### INSTRUCTIONS TO FOLLOW
Quote exactly the lines running from the line with "scientific name: Tinamus major" to the end of the entries, including both, and nothing else.

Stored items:
++++++++++
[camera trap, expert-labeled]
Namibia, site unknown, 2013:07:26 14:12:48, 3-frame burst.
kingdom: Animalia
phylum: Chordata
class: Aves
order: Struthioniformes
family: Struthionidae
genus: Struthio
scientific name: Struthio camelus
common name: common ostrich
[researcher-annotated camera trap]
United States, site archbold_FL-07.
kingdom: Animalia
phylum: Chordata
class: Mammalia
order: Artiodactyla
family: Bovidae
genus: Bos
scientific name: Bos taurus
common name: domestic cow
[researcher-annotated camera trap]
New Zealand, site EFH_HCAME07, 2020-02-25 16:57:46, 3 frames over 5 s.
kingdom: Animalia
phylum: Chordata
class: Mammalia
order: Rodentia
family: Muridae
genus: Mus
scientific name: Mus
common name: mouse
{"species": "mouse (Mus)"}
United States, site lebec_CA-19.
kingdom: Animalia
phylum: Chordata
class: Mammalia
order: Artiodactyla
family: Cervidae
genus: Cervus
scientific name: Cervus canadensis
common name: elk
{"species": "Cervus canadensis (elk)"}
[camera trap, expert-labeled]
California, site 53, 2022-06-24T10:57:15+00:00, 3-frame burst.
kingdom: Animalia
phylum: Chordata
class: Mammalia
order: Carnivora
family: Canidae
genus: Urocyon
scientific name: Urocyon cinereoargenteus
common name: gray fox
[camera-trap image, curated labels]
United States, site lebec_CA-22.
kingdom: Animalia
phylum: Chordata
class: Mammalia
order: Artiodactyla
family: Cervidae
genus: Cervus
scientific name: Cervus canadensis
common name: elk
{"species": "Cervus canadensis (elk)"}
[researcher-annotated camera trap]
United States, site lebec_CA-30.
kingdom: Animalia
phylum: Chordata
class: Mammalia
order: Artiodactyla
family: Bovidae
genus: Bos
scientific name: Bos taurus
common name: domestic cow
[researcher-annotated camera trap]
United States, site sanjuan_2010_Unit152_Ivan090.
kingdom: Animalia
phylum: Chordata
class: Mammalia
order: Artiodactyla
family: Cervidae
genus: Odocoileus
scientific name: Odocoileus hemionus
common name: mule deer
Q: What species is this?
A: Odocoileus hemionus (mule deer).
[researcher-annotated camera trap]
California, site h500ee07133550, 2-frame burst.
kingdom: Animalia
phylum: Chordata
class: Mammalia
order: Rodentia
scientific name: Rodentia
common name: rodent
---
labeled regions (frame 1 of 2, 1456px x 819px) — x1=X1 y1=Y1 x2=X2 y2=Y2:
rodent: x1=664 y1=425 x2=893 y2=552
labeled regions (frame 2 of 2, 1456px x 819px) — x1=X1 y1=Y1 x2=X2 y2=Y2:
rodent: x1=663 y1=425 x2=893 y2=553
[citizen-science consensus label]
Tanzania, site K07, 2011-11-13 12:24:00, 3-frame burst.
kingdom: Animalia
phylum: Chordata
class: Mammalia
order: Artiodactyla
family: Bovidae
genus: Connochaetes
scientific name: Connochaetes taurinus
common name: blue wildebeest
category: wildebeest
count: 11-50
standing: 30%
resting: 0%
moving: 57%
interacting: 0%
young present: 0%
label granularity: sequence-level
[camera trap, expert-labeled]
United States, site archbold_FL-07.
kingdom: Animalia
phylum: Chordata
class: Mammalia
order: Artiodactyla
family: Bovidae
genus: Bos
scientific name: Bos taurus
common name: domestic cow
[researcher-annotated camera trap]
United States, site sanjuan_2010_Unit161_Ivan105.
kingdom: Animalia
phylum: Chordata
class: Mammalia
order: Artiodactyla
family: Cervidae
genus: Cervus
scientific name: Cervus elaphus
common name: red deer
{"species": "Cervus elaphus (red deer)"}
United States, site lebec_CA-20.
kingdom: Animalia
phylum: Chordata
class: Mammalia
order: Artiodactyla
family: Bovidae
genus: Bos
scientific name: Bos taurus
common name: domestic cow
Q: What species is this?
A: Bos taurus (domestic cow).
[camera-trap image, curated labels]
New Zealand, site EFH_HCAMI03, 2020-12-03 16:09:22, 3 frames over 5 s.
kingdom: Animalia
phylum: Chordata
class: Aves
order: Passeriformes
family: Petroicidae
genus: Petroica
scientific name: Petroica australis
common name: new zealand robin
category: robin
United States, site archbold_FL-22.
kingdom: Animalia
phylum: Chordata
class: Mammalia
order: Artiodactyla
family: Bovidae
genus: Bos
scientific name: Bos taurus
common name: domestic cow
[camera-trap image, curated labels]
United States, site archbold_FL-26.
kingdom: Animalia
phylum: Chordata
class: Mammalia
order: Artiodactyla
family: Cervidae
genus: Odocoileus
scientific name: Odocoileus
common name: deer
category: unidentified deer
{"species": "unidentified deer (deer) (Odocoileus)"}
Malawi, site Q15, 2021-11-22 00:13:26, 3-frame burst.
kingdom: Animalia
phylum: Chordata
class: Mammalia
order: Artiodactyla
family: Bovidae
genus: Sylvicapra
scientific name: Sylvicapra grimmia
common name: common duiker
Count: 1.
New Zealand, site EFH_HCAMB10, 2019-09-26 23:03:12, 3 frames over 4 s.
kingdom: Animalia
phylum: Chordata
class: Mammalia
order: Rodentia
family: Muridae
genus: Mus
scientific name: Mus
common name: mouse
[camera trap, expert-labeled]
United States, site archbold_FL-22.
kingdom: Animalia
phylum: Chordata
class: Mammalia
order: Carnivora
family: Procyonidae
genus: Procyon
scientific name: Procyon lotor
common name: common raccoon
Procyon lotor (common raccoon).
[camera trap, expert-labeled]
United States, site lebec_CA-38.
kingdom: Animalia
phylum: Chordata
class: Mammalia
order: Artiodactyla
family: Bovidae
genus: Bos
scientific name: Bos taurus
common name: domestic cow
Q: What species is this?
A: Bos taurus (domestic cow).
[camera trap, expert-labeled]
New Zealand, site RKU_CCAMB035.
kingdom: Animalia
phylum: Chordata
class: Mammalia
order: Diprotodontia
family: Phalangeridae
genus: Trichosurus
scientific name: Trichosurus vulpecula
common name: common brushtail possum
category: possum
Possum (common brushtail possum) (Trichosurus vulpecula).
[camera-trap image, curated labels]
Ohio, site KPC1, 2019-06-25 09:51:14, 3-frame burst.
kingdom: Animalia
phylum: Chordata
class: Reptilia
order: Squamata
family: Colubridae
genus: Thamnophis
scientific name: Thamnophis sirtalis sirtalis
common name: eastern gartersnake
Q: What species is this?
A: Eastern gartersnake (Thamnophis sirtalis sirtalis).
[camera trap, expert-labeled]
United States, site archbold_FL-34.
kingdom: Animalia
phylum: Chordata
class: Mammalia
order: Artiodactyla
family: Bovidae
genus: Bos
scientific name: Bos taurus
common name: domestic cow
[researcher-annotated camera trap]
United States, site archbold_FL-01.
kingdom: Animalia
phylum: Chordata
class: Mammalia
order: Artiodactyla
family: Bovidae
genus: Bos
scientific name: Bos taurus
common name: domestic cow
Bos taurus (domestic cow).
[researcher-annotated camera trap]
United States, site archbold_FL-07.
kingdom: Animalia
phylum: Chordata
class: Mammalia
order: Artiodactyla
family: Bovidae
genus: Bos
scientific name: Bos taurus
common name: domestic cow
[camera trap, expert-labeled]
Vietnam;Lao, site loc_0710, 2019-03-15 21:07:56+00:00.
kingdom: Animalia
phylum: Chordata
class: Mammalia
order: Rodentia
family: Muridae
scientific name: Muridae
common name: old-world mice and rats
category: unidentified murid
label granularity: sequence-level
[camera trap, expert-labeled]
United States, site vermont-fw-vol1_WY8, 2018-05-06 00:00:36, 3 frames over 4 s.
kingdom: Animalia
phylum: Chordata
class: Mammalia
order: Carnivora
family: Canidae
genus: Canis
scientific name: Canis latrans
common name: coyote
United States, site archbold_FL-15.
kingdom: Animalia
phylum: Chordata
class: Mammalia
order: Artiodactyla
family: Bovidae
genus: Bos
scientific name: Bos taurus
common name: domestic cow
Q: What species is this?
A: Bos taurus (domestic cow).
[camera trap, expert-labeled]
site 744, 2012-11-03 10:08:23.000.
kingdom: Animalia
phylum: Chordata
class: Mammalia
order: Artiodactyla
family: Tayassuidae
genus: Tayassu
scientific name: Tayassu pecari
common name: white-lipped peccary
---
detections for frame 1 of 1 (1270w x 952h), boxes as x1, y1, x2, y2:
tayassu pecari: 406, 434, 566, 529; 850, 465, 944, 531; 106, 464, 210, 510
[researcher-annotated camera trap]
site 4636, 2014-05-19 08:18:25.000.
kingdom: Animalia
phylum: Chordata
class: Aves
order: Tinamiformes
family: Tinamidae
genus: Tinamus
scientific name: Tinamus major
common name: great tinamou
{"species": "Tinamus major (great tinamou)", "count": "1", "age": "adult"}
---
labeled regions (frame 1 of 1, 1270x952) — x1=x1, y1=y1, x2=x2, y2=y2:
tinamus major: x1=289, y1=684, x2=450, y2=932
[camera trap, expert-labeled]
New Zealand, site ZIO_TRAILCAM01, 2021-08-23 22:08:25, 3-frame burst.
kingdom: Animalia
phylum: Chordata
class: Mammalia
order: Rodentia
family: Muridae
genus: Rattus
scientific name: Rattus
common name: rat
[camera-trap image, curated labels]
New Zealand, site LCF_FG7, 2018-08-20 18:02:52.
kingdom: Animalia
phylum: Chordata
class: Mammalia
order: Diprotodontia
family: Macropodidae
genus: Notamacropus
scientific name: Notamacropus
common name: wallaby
++++++++++
### OUTPUT FOR THIS TASK
scientific name: Tinamus major
common name: great tinamou
{"species": "Tinamus major (great tinamou)", "count": "1", "age": "adult"}
---
labeled regions (frame 1 of 1, 1270x952) — x1=x1, y1=y1, x2=x2, y2=y2:
tinamus major: x1=289, y1=684, x2=450, y2=932
[camera trap, expert-labeled]
New Zealand, site ZIO_TRAILCAM01, 2021-08-23 22:08:25, 3-frame burst.
kingdom: Animalia
phylum: Chordata
class: Mammalia
order: Rodentia
family: Muridae
genus: Rattus
scientific name: Rattus
common name: rat
[camera-trap image, curated labels]
New Zealand, site LCF_FG7, 2018-08-20 18:02:52.
kingdom: Animalia
phylum: Chordata
class: Mammalia
order: Diprotodontia
family: Macropodidae
genus: Notamacropus
scientific name: Notamacropus
common name: wallaby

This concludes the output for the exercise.